**Task prompt:** The result should be the lines from the one that contains "7 Things to" to the final line of the entries below, copied exactly and with no pictures.

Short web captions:
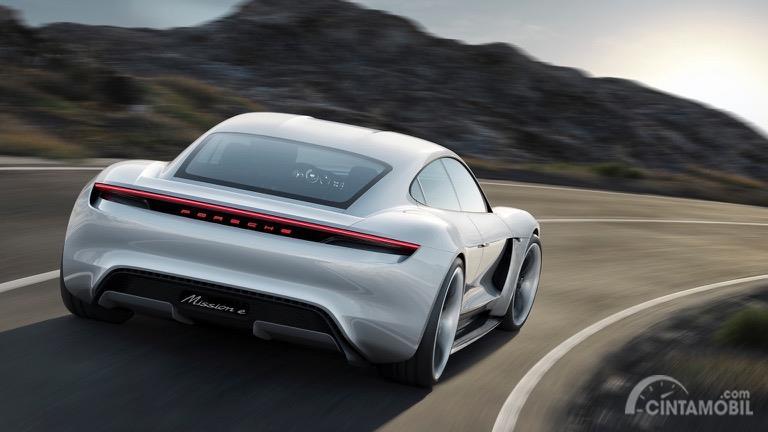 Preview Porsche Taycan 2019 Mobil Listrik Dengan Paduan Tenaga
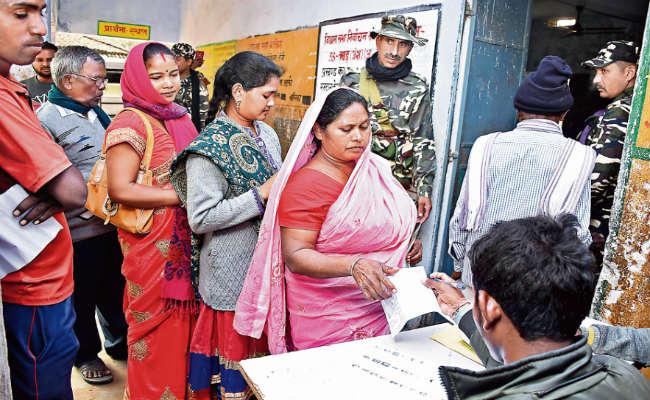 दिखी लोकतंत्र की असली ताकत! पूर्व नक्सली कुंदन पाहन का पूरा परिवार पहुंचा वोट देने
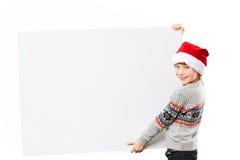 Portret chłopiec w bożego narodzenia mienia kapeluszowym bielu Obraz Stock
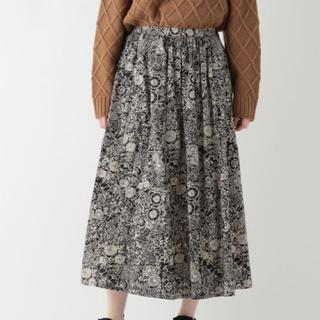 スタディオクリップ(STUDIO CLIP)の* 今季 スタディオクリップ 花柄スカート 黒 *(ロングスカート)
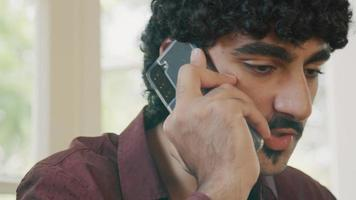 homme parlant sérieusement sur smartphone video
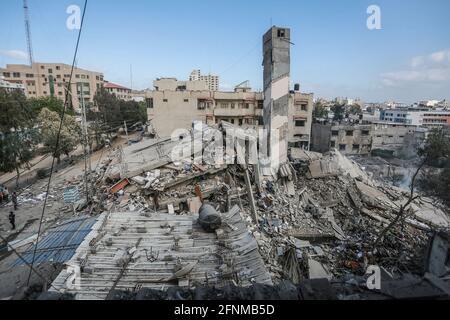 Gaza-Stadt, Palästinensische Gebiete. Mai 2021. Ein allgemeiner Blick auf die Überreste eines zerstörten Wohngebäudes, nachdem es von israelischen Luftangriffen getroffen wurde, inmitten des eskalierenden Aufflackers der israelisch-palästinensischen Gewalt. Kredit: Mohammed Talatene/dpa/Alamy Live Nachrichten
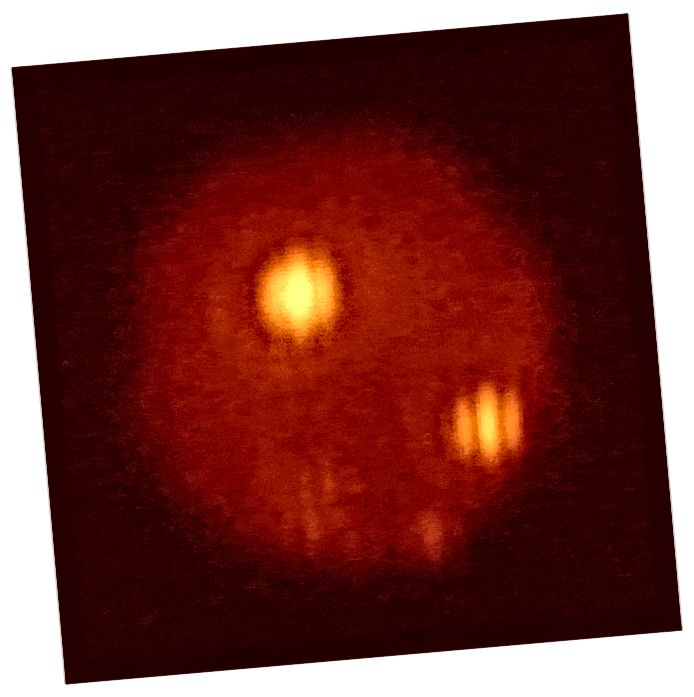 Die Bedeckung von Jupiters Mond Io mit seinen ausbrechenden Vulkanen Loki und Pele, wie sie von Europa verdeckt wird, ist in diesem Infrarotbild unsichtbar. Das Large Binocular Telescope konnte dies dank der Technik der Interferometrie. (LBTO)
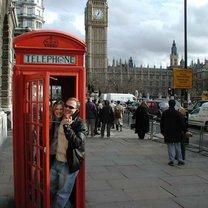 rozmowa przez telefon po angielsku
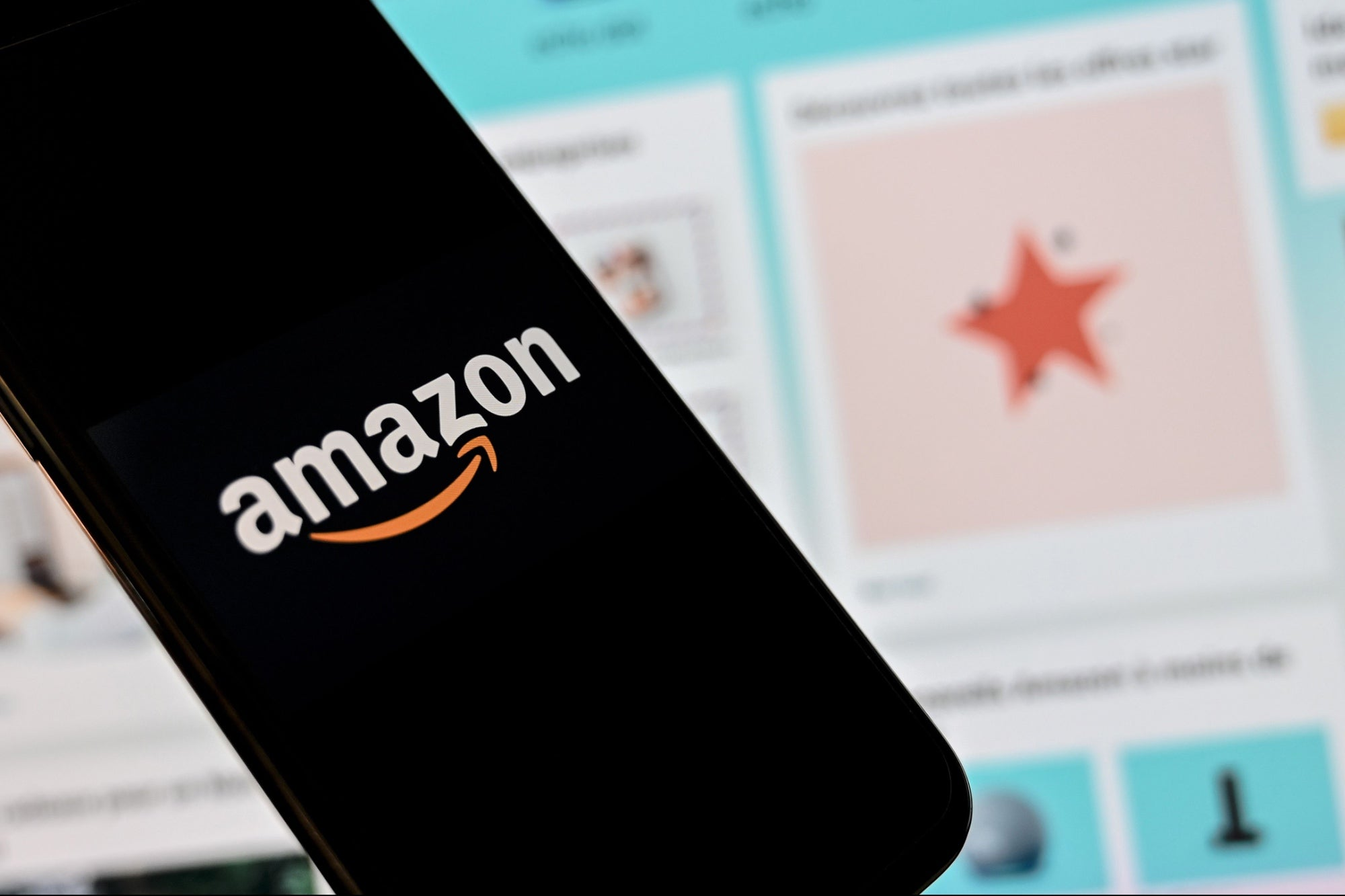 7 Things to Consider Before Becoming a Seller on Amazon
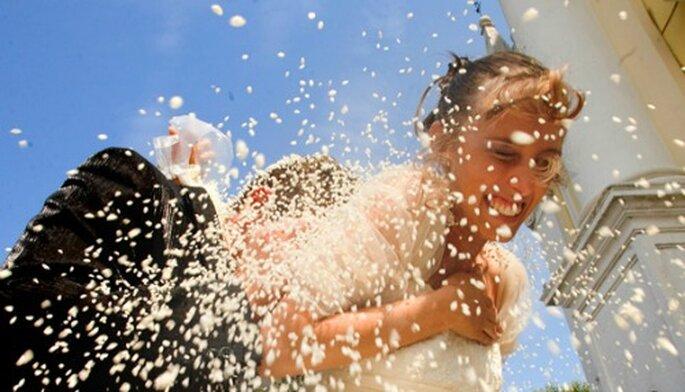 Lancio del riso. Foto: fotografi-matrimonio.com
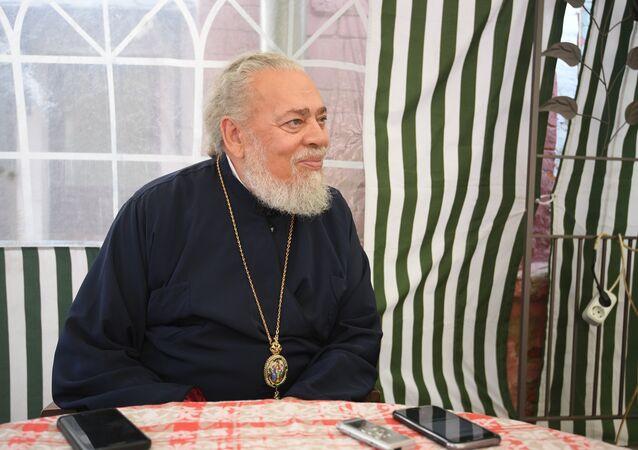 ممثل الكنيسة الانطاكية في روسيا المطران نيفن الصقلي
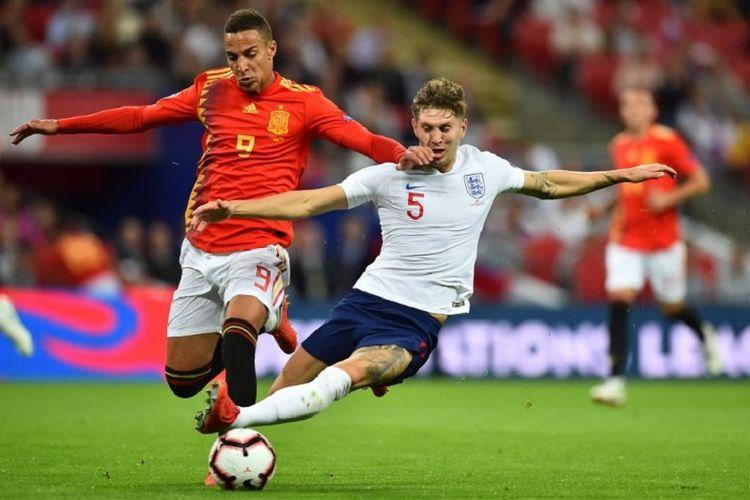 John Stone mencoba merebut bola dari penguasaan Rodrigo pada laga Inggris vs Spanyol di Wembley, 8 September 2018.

**Result of this task:**
 7 Things to Consider Before Becoming a Seller on Amazon
 Lancio del riso. Foto: fotografi-matrimonio.com
 ممثل الكنيسة الانطاكية في روسيا المطران نيفن الصقلي
 John Stone mencoba merebut bola dari penguasaan Rodrigo pada laga Inggris vs Spanyol di Wembley, 8 September 2018.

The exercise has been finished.